Samstag, 13. September 2003 :
Um 1:30 Uhr morgens bekommen wir unser Dinner im Flieger, Michi nimmt gefüllte Nudeln mit Pilzsauce (schon wieder ), ich ein Hühnchenfilet. Beides ist ganz gut. Eigentlich will ich mir einen Film ansehen, auf Kanal 20 finde ich nämlich einen Deutschsprachigen, aber es wird nichts Richtiges daraus, ich bin einfach zu müde. Also heißt es, es sich gemütlich machen, Decke über den Kopf und weg wie nix. Tja, das denke ich, dem ist aber nicht so und nicht nur ich kann eine Zeit lang nicht schlafen. Wir geraten nämlich in gigantische Turbulenzen, müssen angeschnallt bleiben, was noch nicht so schlimm wäre. Viel schlimmer ist, dass die Turbulenzen dermaßen groß sind, dass es den ganzen Flieger samt den Insassen hin und her reißt. Mal links, mal rechts, dann hinauf und hinunter. Ist wirklich sehr abwechslungsreich. Irgendwann gelingt es aber doch, eine ordentliche Mütze Schlaf abzubekommen und kurz nach 7 Uhr (auf meiner MESZ-Uhr) werden wir von der Airhostess mit einem freundlichen „Guten Morgen“ geweckt. Wir bekommen die berühmten heißen Tücher zwecks Erfrischung, bald darauf gibt es Frühstück. Michi wählt ein Nudelgericht, ich ein Eieromlett mit einem Nürnberger Würstchen.

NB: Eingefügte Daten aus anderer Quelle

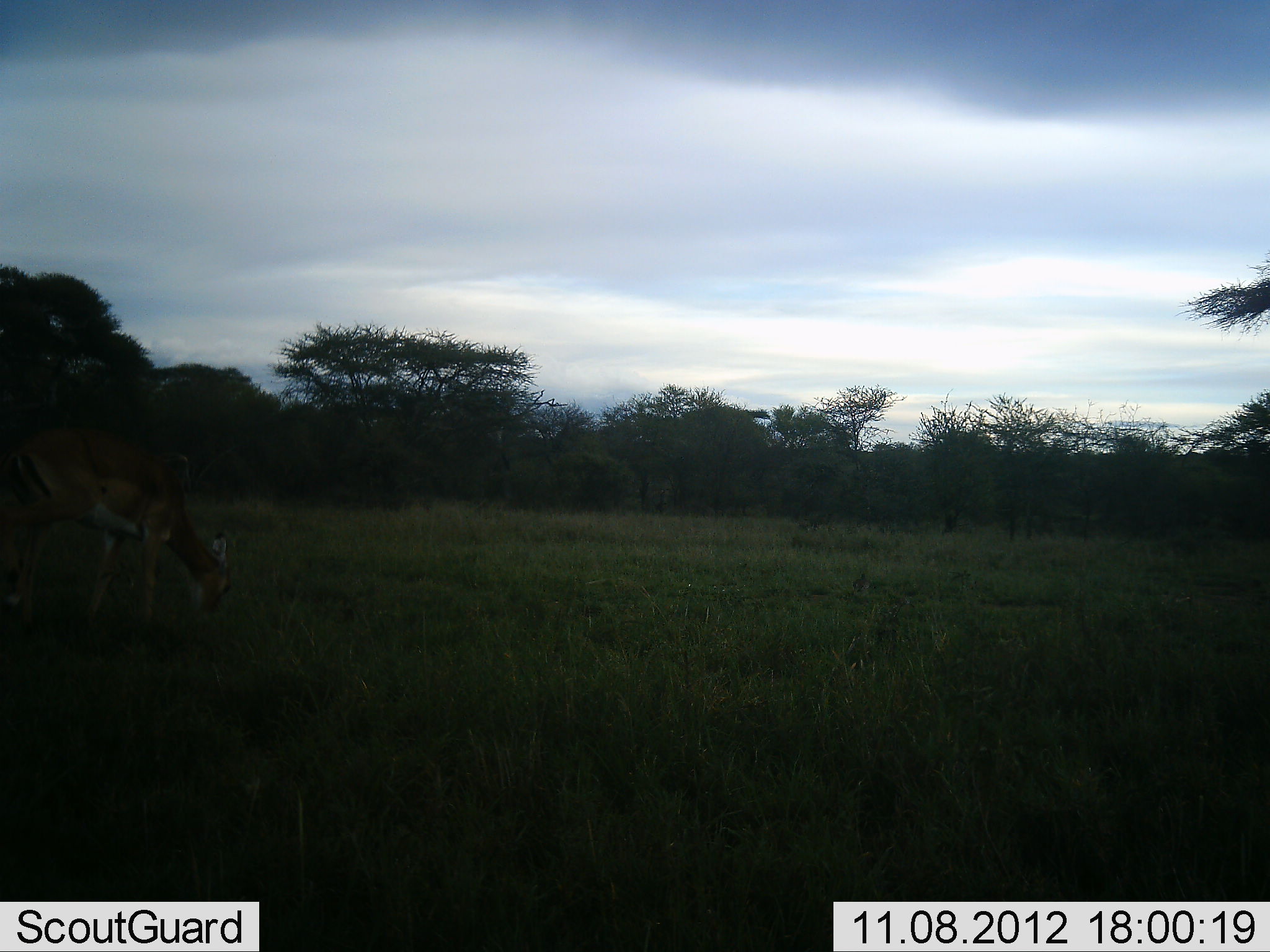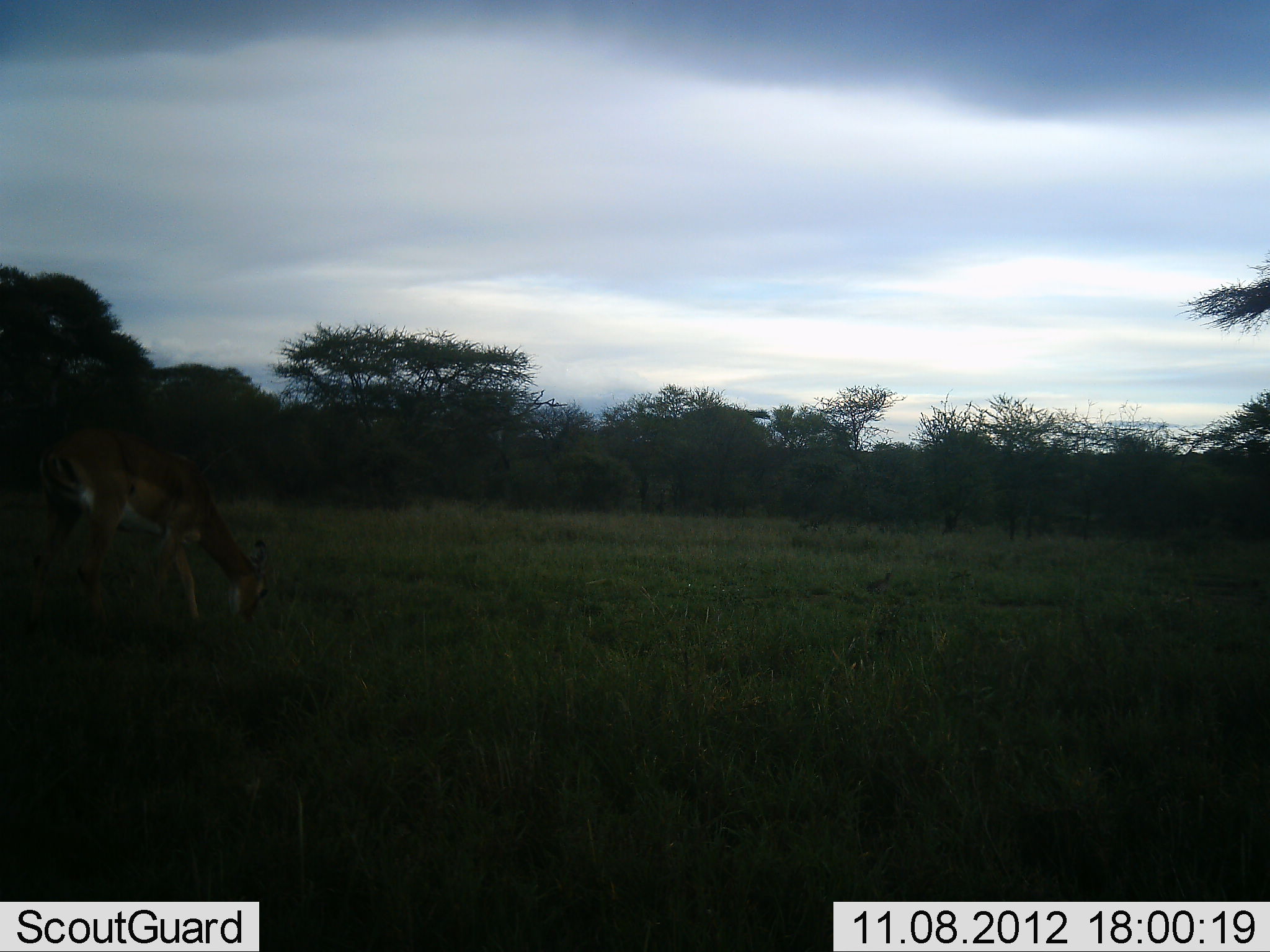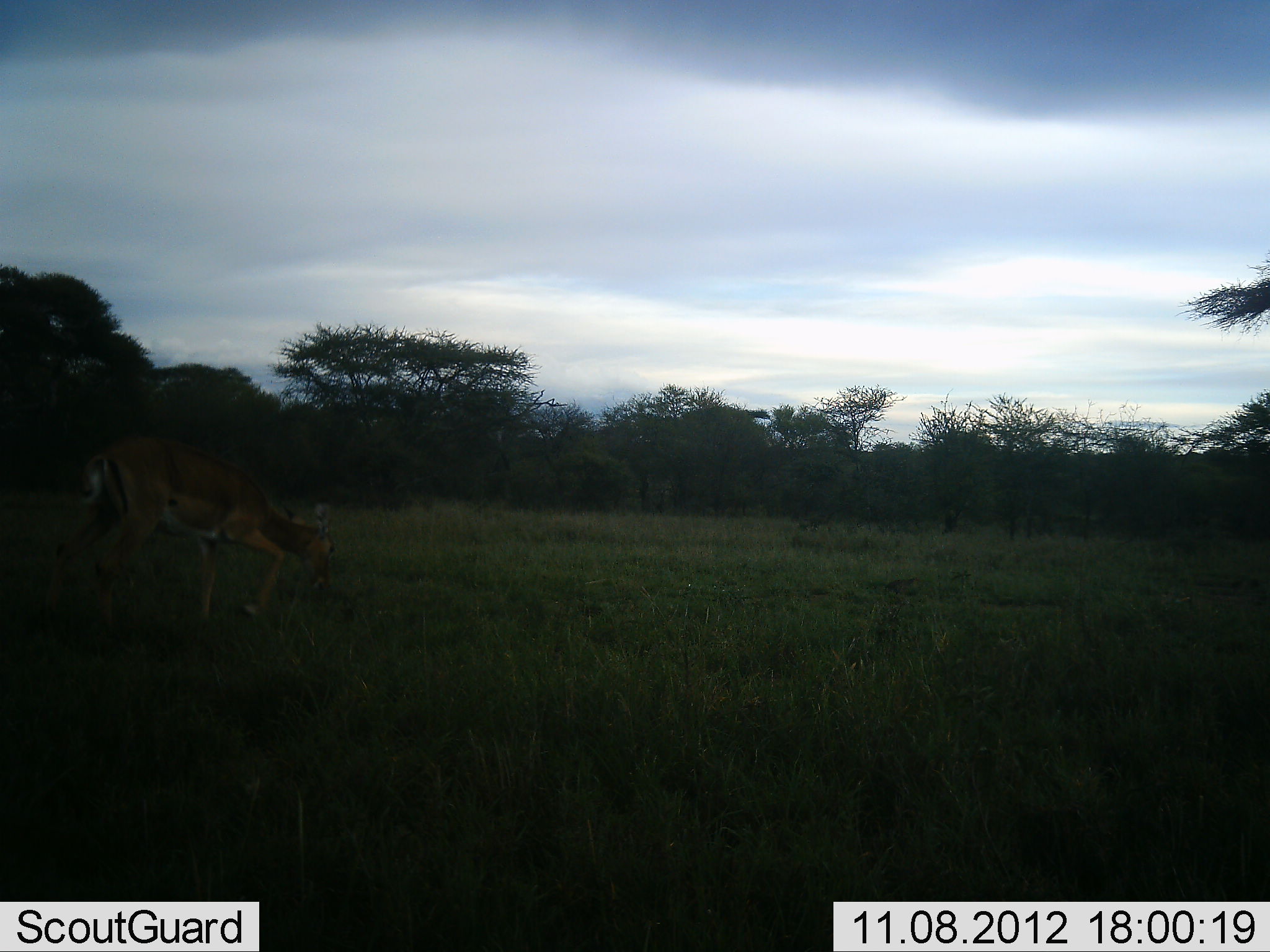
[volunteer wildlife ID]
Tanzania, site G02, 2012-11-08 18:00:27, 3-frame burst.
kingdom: Animalia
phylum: Chordata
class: Mammalia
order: Artiodactyla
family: Bovidae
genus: Aepyceros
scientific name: Aepyceros melampus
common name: impala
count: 1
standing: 11%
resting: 0%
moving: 44%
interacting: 0%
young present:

Um 17:30 Uhr, anstatt wie geplant um 14:45 Uhr, landen wir in Singapore.
Naja, das ist nun den Vorteil, dass wir in Frankfurt Verspätung hatten, somit wurden aus den 6 Stunden Wartezeit in Singapore nur gute 3 Stunden.
Wir pilgern x-fach im Airport entlang, ich entdecke auch
die Internet-Stations, die aber hoffnungslos belagert
sind – auch viel später noch. Also wird es nichts
mit mailen. Nennt man Pech gehabt.
Dafür gönnen wir uns ein kühles Getränk und stellen fest, dass die Zeit am Airport auch ziemlich rasch vergeht.
Zuerst heißt es, wir müssen bei Gate F52 boarden,
kurze Zeit später ist es F54 und so bleibt es dann
auch. Glücklicherweise sind wir bald dort, denn knapp
nach uns bildet sich eine elendslange Menschenschlange.
Und nun sitzen wir schon im Abflug-Gate, ich tippe auch
schon die ersten Zeilen in den Laptop. Doch weit komme
ich nicht, denn wider Erwarten heißt es bald darauf
„boarden“. Fast pünktlich, nämlich anstatt 20:50
Uhr um 21 Uhr, rollen wir am Flugfeld dahin, um kurz darauf
in der Luft zu sein.
Wieder kommen zuerst diese heißen Erfrischungstücher, bei denen man sich immer die Finger verbrennt, dann gibt es Nüsse und Getränke, bald darauf das Dinner. Diesmal für Michi und auch für mich Fisch mit Gemüse und Kartoffeln, im Anschluss daran ein Magnum-Eis.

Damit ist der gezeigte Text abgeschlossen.